* **WORK REQUIRED**:
Copy out the rows starting at the line that contains "Looking at this" and ending at the end of the rows, replacing "photograph" with "image" and changing nothing else.

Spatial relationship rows
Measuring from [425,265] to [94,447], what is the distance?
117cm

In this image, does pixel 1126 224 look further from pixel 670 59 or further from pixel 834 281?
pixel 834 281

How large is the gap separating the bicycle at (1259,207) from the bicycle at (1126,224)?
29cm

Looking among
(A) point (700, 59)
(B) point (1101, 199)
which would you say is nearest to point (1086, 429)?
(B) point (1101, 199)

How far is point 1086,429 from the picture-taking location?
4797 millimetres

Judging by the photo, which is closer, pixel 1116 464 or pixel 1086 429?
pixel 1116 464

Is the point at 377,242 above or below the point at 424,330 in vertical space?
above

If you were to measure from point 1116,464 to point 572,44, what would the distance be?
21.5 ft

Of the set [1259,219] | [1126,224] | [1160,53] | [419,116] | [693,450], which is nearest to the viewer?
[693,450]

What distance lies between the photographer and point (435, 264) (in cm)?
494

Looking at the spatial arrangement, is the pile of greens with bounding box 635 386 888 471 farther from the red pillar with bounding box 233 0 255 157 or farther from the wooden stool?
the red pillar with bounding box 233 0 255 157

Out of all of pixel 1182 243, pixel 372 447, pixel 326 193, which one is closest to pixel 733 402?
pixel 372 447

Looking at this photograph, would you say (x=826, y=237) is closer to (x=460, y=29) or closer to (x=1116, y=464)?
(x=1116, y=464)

* **TASK RESPONSE**:
Looking at this image, would you say (x=826, y=237) is closer to (x=460, y=29) or closer to (x=1116, y=464)?
(x=1116, y=464)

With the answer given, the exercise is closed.